ダイアログ ボックスの上部にある [WebVPN] タブをクリックして、次に [Functions] タブをクリックします。
[Inherit] チェック ボックスをオフにし、[Enable auto applet download] および [Enable port forwarding] チェック ボックスをオンにします(下図参照)。
また、[WebVPN] タブ内の [Port Forwarding] タブをクリックして、[Port Forwarding List] の [Inherit] チェック ボックスもオフにします。
[Port Forwarding List] のドロップダウンの矢印をクリックして、手順 2 で作成したポート フォワーディング リストを選択します。
[Applet Name] の [Inherit] チェック ボックスをオフにして、テキスト フィールド内の名前を変更します。
クライアントに接続時のアプレット名が表示されます。
[OK] をクリックして、[Apply] をクリックします。
[Save]をクリックし、次に [Yes] をクリックして変更を確定します。
デフォルトの DefaultWebVPNGroup トンネル グループを編集するか、新しいトンネル グループを作成します。

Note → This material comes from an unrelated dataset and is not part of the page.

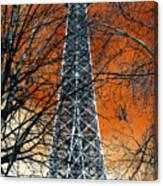 Eiffel Tower Behind The Trees Pop Art Canvas Print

新しいトンネル グループを作成するには、以下の手順に従います。
[General]を展開して、[Tunnel Group] を選択します。
[Add] をクリックし、[WebVPN Access] を選択します。
[Add Tunnel Group] ダイアログ ボックスが表示されます。
[Name] フィールドに名前を入力します。
[Group Policy] のドロップダウンの矢印をクリックして、手順 3 で作成したグループ ポリシーを選択します。
[OK] をクリックして、[Apply] をクリックします。
[Save]をクリックし、次に [Yes] をクリックして変更を確定します。
これで、トンネル グループ、グループ ポリシー、およびポート フォワーディング特性がリンクされました。
ユーザを作成して、そのユーザをグループ ポリシーに追加するには、以下の手順に従います。
[General]を展開して、[Users] を選択します。
[Add] ボタンをクリックします。
[Add User Account] ダイアログボックスが表示されます。
ユーザ名、パスワード、および特権情報の値を入力し、次に [VPN Policy] タブをクリックします。
[Group Policy] のドロップダウンの矢印をクリックして、手順 3 で作成したグループ ポリシーを選択します。
このユーザは、選択したグループ ポリシーの WebVPN 特性およびポリシーを継承します。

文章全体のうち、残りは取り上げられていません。